AUTOMATED CELL COUNTING AND CLUSTER SEGMENTATION USING CONCAVITY DETECTION AND ELLIPSE FITTING TECHNIQUES.

作者信息

Kothari Sonal, Chaudry Qaiser, Wang May D

机构信息

Electrical and Computer Engineering, Georgia Institute of Technology.
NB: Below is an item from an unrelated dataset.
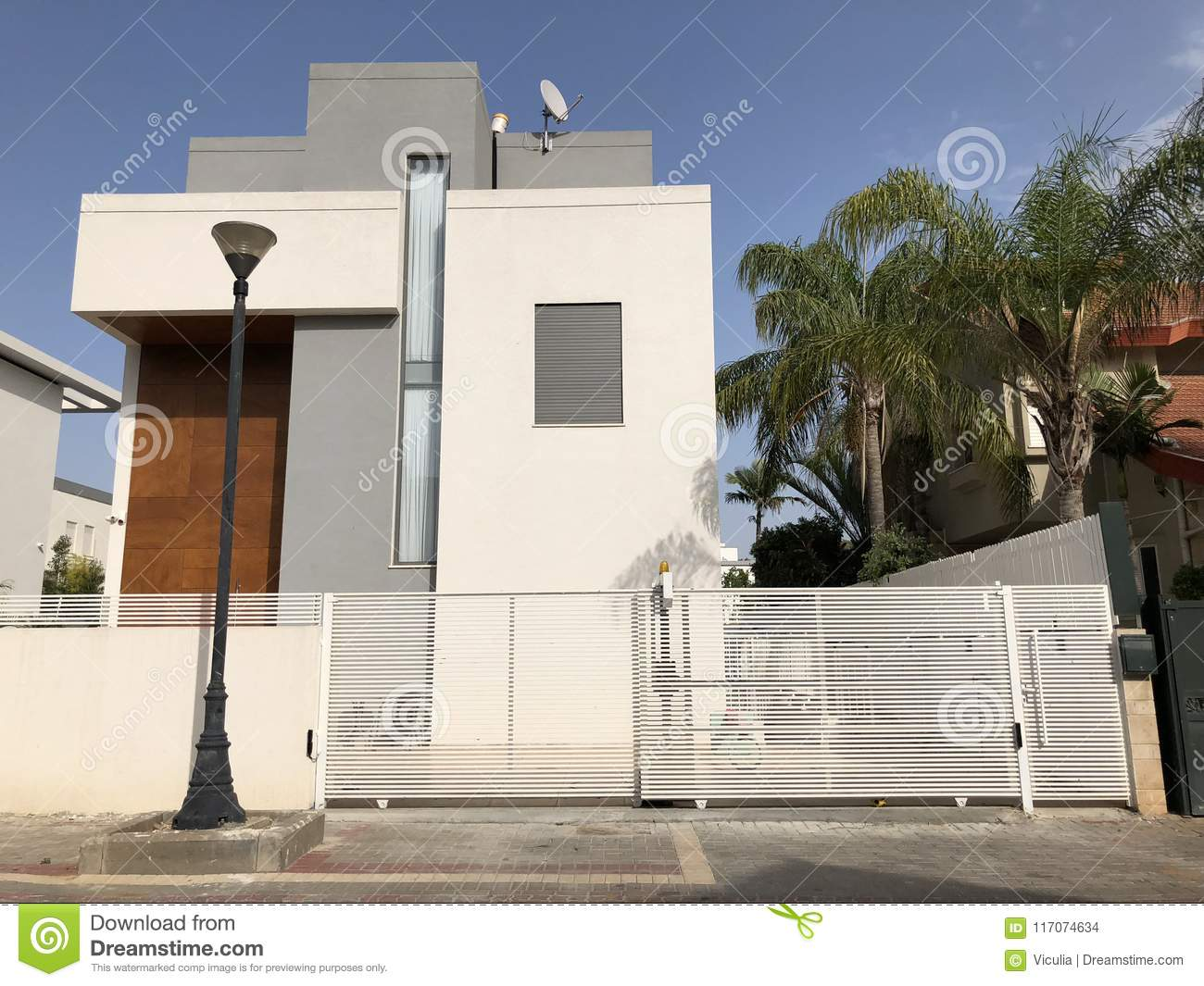 Private Modern Houses With Big White Fence On The Streets In Rishon ...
Electrical and Computer Engineering, Georgia Institute of Technology; Biomedical Engineering, Georgia Institute of Technology and Emory University.

出版信息

Proc IEEE Int Symp Biomed Imaging. 2009 Jun-Jul;2009:795-798. doi: 10.1109/ISBI.2009.5193169. Epub 2009 Aug 7.

Abstract

This paper presents a novel, fast and semi-automatic method for accurate cell cluster segmentation and cell counting of digital tissue image samples. In pathological conditions, complex cell clusters are a prominent feature in tissue samples. Segmentation of these clusters is a major challenge for development of an accurate cell counting methodology. We address the issue of cluster segmentation by following a three step process. The first step involves pre-processing required to obtain the appropriate nuclei cluster boundary image from the RGB tissue samples. The second step involves concavity detection at the edge of a cluster to find the points of overlap between two nuclei. The third step involves segmentation at these concavities by using an ellipse-fitting technique. Once the clusters are segmented, individual nuclei are counted to give the cell count. The method was tested on four different types of cancerous tissue samples and shows promising results with a low percentage error, high true positive rate and low false discovery rate.

摘要

本文提出了一种新颖、快速且半自动的方法,用于对数字组织图像样本进行精确的细胞簇分割和细胞计数。在病理状况下,复杂的细胞簇是组织样本中的一个突出特征。这些簇的分割是开发精确细胞计数方法的一项重大挑战。我们通过以下三个步骤来解决簇分割问题。第一步涉及从RGB组织样本中获取合适的细胞核簇边界图像所需的预处理。第二步涉及在簇边缘进行凹度检测,以找到两个细胞核之间的重叠点。第三步涉及通过使用椭圆拟合技术在这些凹度处进行分割。一旦簇被分割,就对单个细胞核进行计数以得出细胞计数。该方法在四种不同类型的癌组织样本上进行了测试,结果显示出有前景的结果,具有低百分比误差、高真阳性率和低错误发现率。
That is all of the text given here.